### To be done
Please reproduce every one of the records below word for word, without changing anything.

(Questions about scene geometry)
* start *

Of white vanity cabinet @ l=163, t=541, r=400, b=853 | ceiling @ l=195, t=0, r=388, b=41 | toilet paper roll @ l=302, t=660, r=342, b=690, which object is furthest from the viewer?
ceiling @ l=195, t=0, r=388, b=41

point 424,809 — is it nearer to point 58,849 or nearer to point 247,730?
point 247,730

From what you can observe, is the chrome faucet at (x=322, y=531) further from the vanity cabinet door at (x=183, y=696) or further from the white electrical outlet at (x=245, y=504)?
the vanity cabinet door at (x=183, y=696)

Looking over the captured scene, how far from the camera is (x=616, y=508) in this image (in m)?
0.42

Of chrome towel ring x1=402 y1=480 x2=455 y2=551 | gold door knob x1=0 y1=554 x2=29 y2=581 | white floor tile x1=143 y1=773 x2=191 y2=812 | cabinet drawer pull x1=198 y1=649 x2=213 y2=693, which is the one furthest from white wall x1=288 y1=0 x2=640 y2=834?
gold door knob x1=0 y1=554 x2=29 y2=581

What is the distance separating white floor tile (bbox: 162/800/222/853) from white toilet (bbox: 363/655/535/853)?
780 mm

* end *

### Answer to the problem
Of white vanity cabinet @ l=163, t=541, r=400, b=853 | ceiling @ l=195, t=0, r=388, b=41 | toilet paper roll @ l=302, t=660, r=342, b=690, which object is furthest from the viewer?
ceiling @ l=195, t=0, r=388, b=41

point 424,809 — is it nearer to point 58,849 or nearer to point 247,730?
point 247,730

From what you can observe, is the chrome faucet at (x=322, y=531) further from the vanity cabinet door at (x=183, y=696) or further from the white electrical outlet at (x=245, y=504)?
the vanity cabinet door at (x=183, y=696)

Looking over the captured scene, how far from the camera is (x=616, y=508) in this image (in m)?
0.42

Of chrome towel ring x1=402 y1=480 x2=455 y2=551 | gold door knob x1=0 y1=554 x2=29 y2=581 | white floor tile x1=143 y1=773 x2=191 y2=812 | cabinet drawer pull x1=198 y1=649 x2=213 y2=693, which is the one furthest from white wall x1=288 y1=0 x2=640 y2=834?
gold door knob x1=0 y1=554 x2=29 y2=581

What is the distance separating white floor tile (bbox: 162/800/222/853) from white toilet (bbox: 363/655/535/853)?
780 mm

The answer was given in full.